Il vaccino di Johnson & Johnson ha un’efficacia del 66 per cento

Negli Stati Uniti ha raggiunto il 72 per cento, in Sudafrica dove c'è una variante più contagiosa del coronavirus il 57 per cento, ma è più pratico di quelli già autorizzati e richiede una sola dose

(Johnson & Johnson)
(Johnson & Johnson)

La multinazionale statunitense Johnson & Johnson (J&J) ha annunciato che il proprio vaccino contro il coronavirus ha fatto rilevare un’efficacia del 66 per cento nella sua terza e ultima fase di sperimentazione. I risultati sono preliminari, ma confermano i dati positivi fatti riscontrare dai precedenti test clinici e potrebbero portare a un’autorizzazione del nuovo vaccino già a febbraio. La percentuale di efficacia è inferiore al 95 per cento circa fatta riscontrare dai vaccini già autorizzati di Pfizer-BioNTech e Moderna, ma la soluzione di J&J richiede una sola somministrazione ed è più pratica da conservare, senza la necessità di potenti congelatori.

Il vaccino di J&J ha fatto rilevare in media un’efficacia del 66 per cento nel prevenire forme moderate di COVID-19, a 28 giorni dalla somministrazione del vaccino. L’efficacia è però variata molto a seconda dei luoghi in cui sono stati svolti i test clinici. Negli Stati Uniti è stata del 72 per cento, nel Sudamerica del 66 per cento e nel Sudafrica del 57 per cento. In quest’ultimo caso i ricercatori ritengono che la diffusione della cosiddetta “variante sudafricana”, che rende più contagioso il coronavirus, abbia ridotto l’efficacia. Se così fosse, ci sarebbero ulteriori elementi per cercare di isolare il più possibile la variante, evitando che si diffonda altrove.

In generale, il vaccino ha ridotto le forme gravi di COVID-19 dell’85 per cento, con buone potenzialità per abbassare il tasso dei ricoveri e dei decessi tra i partecipanti alla sperimentazione.

Descrizione del problema: Trascrivi senza modifiche tutto il brano dell'articolo sul vaccino di Johnson & Johnson che va da "Il vaccino di J&J" fino a "partecipanti alla sperimentazione." compreso.

Dati raccolti:
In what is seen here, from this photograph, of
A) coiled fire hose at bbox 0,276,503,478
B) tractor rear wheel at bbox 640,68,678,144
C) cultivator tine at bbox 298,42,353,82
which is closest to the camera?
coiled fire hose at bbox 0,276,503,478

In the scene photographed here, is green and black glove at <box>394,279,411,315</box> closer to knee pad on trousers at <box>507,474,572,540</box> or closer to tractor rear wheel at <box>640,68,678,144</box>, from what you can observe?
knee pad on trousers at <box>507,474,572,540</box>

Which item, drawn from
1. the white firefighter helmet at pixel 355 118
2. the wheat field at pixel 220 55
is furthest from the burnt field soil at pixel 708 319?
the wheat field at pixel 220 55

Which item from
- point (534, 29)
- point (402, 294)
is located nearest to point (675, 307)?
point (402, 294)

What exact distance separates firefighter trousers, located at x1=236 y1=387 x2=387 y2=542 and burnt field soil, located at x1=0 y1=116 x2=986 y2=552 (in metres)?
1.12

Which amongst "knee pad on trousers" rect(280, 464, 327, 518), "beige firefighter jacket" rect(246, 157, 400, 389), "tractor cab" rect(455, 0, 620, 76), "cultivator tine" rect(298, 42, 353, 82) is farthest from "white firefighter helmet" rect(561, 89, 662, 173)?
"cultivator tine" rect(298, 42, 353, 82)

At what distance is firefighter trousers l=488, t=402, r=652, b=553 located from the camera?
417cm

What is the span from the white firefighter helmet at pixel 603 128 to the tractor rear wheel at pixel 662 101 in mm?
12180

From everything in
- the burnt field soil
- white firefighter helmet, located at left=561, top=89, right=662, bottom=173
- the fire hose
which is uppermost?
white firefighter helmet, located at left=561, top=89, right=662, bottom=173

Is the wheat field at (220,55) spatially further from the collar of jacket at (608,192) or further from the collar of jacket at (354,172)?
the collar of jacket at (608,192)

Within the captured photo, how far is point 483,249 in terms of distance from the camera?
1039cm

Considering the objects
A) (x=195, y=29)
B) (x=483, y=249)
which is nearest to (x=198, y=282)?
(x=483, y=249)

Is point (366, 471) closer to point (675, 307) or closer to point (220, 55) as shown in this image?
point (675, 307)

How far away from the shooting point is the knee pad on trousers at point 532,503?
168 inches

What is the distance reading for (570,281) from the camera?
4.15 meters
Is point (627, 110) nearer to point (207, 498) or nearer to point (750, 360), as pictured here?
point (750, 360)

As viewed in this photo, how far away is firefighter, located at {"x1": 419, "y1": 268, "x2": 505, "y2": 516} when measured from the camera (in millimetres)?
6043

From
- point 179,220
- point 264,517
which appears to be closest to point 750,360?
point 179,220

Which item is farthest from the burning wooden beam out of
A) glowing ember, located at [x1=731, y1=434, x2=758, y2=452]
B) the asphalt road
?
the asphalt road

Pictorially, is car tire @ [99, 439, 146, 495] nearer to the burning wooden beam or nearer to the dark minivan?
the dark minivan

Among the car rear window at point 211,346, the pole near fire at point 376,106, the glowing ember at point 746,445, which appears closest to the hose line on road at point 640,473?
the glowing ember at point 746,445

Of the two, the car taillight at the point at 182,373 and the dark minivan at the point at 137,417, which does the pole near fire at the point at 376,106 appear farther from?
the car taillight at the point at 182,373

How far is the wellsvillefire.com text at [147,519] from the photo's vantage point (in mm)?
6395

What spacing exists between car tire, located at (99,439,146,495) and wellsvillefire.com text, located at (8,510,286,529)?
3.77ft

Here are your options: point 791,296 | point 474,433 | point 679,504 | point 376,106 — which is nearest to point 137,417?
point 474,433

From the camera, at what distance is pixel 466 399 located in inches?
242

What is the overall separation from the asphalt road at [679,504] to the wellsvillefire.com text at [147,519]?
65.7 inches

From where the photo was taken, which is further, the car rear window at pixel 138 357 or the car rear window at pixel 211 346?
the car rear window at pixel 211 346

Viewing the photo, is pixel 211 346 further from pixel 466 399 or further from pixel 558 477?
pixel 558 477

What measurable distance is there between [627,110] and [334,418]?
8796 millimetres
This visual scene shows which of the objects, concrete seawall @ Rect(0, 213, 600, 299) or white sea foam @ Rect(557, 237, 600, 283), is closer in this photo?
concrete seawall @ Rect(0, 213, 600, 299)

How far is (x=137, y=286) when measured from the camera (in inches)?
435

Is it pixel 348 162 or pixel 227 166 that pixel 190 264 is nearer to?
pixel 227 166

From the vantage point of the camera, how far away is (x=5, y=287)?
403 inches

Problema risolto:
Il vaccino di J&J ha fatto rilevare in media un’efficacia del 66 per cento nel prevenire forme moderate di COVID-19, a 28 giorni dalla somministrazione del vaccino. L’efficacia è però variata molto a seconda dei luoghi in cui sono stati svolti i test clinici. Negli Stati Uniti è stata del 72 per cento, nel Sudamerica del 66 per cento e nel Sudafrica del 57 per cento. In quest’ultimo caso i ricercatori ritengono che la diffusione della cosiddetta “variante sudafricana”, che rende più contagioso il coronavirus, abbia ridotto l’efficacia. Se così fosse, ci sarebbero ulteriori elementi per cercare di isolare il più possibile la variante, evitando che si diffonda altrove.

In generale, il vaccino ha ridotto le forme gravi di COVID-19 dell’85 per cento, con buone potenzialità per abbassare il tasso dei ricoveri e dei decessi tra i partecipanti alla sperimentazione.